4:24pm

Wed January 15, 2014
Health and Welfare

Common Sense, Support Groups Used To Battle Diabetes

FRANKFORT— Sen. Perry Clark, D-Louisville, speaks during a meeting of the Senate Health and Welfare Committee.
FRANKFORT— Sen. Perry Clark, D-Louisville, speaks during a meeting of the Senate Health and Welfare Committee.
Credit Legislative Research Commission
Health advocates believe a growing number of local prevention programs will help reduce the number of Kentuckians who suffer with diabetes. 
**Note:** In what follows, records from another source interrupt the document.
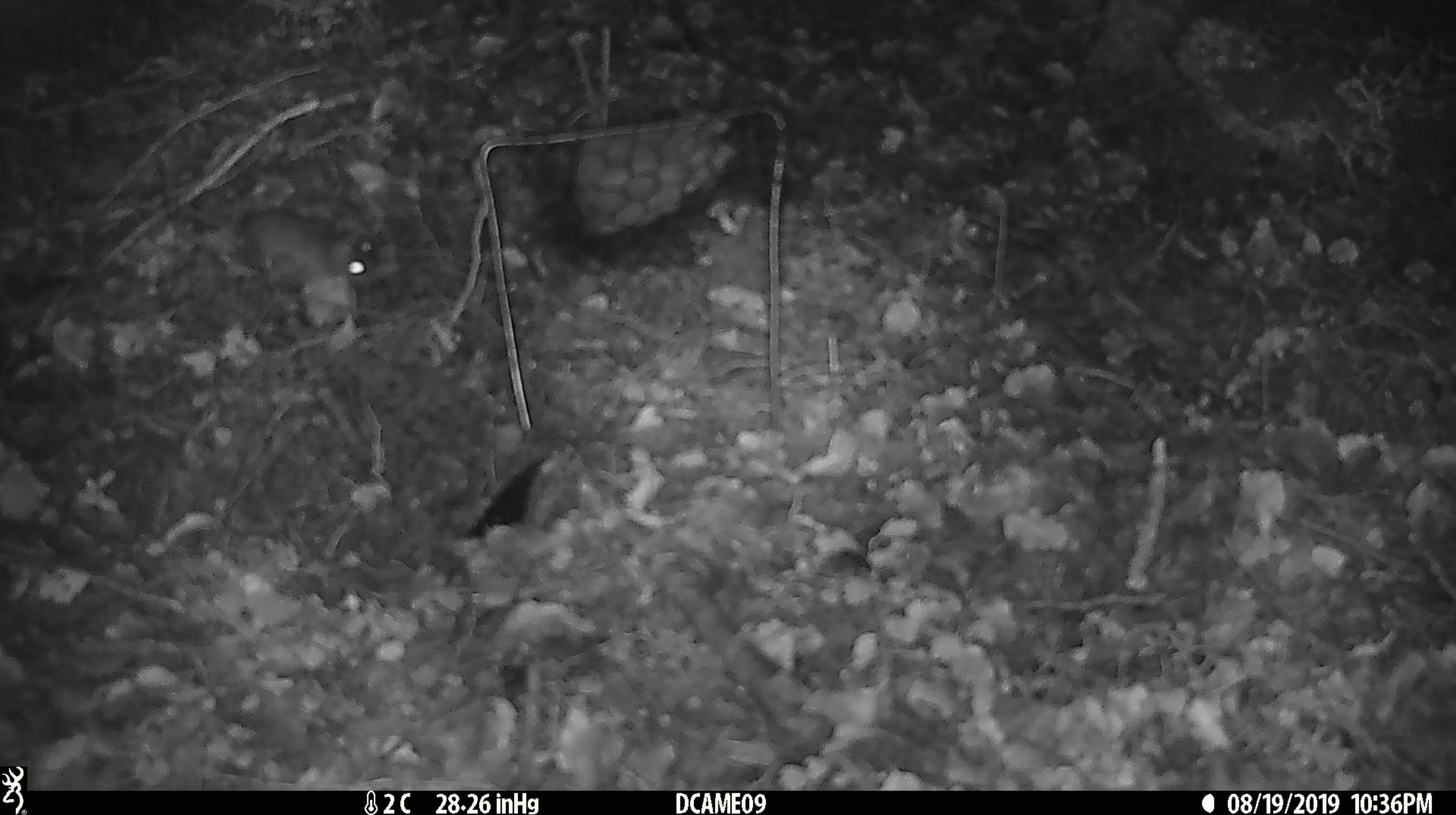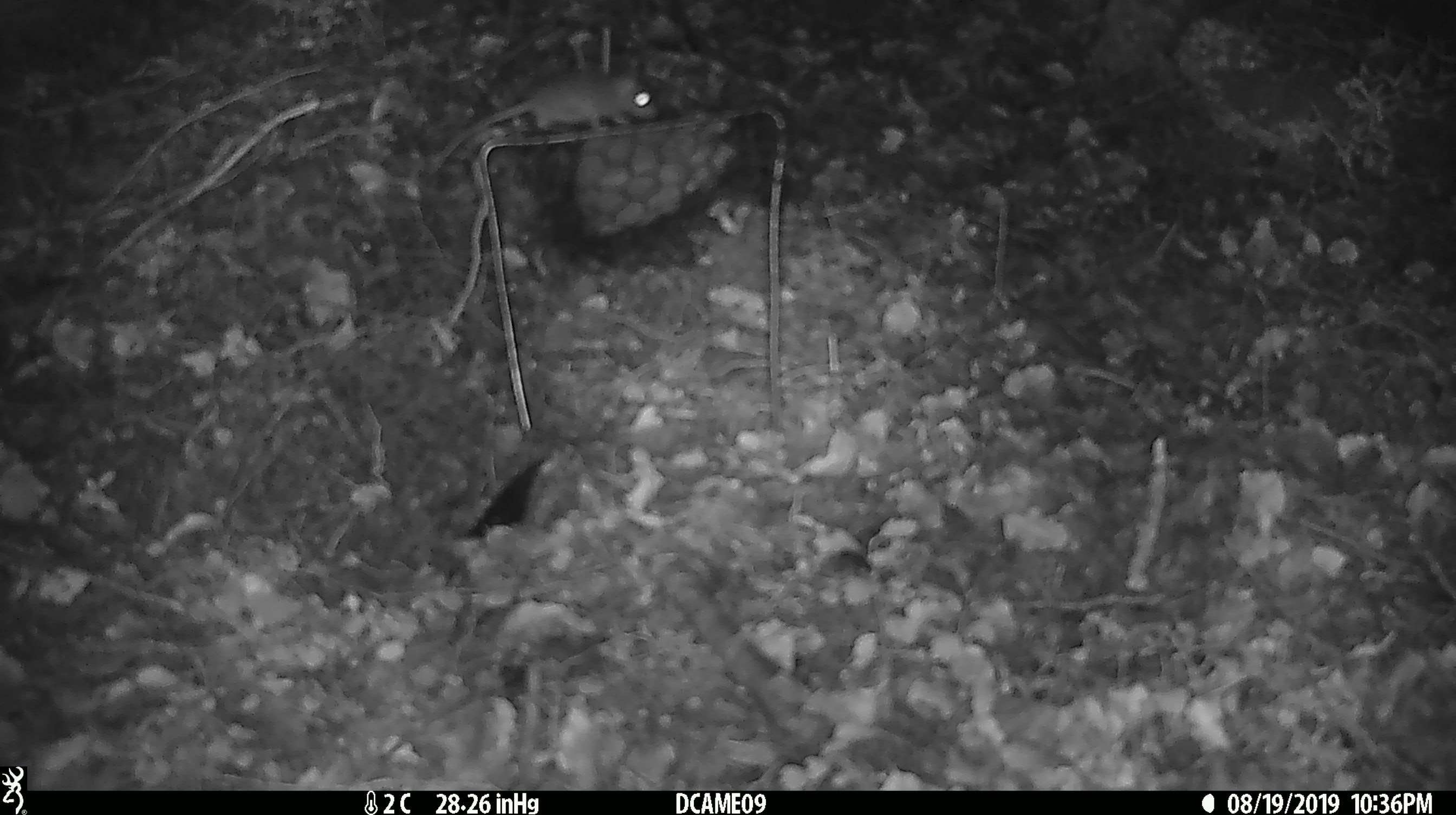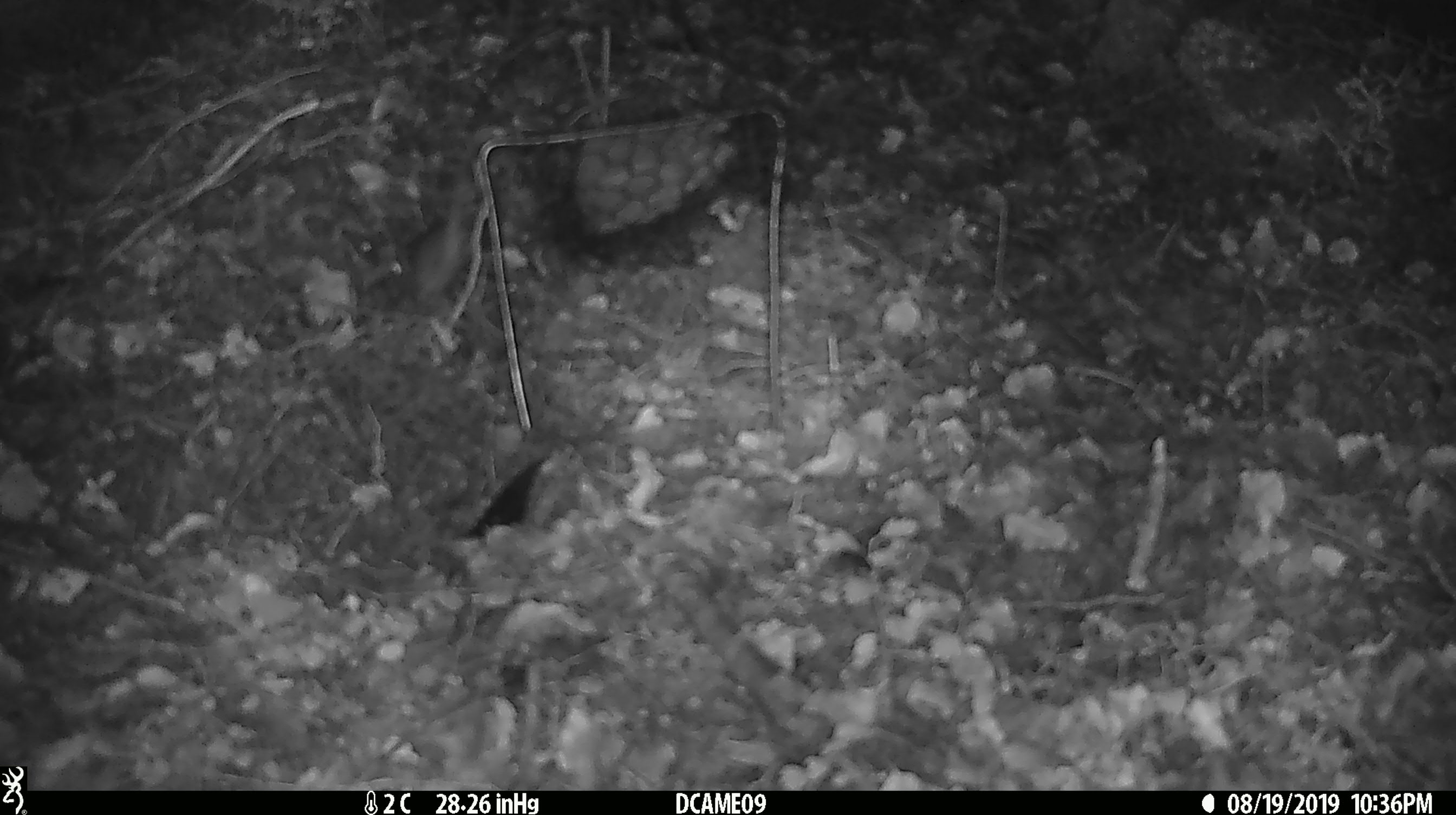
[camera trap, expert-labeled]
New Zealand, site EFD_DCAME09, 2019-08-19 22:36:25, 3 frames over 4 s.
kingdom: Animalia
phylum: Chordata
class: Mammalia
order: Rodentia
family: Muridae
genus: Mus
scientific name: Mus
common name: mouse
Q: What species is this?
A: Mouse (Mus).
The incidence of diabetes across Kentucky has tripled since 1995.  Over a tenth of the state’s population is diagnosed with the disease and thousands more have diabetes but don’t know it.  Stewart Perry, who's with the American Diabetes Association, laid out a bleak picture before a Senate committee. “It is going to bankrupt us.  It is going to kill us and you saw the statistic that said one in three adults will have diabetes by 2050.  In communities of color, that’s one in two.  It is exceedingly something that we have to deal with,” said Perry. Legislation approved in 2011 paved the way for local diabetes prevention programs.  Dr. Connie White with the State Department of Public Health says common sense can prevent diabetes, but a group can provide important support. “It’s changing your lifestyle and changing the way you eat and increasing your steps, but it isn’t going from a size 18 to a size two.  It’s just being smart about what you do and you do it in a group setting with your peers, so you are rooting for each other,” said White. White admits, after witnessing the poor health of relatives who suffer with diabetes, many patients improve their lifestyles.  Diabetes Prevention Programs are currently available in Lexington, Louisville, Northern Kentucky, near Ashland and in southeast Kentucky.  State Cabinet for Health and Family Services Secretary Audrey Haynes predicts the number of programs will grow over the next several months. “It’s not to look for general fund dollars and others to reimburse.  It’s to try and find third party payer sources to reimburse, so it becomes part of our health care benefit,” explained Haynes. While many diabetes prevention programs are associated with the YMCA, Haynes says it doesn’t have to be that way.  In fact, White says they could be established in hospitals where exercise equipment is available.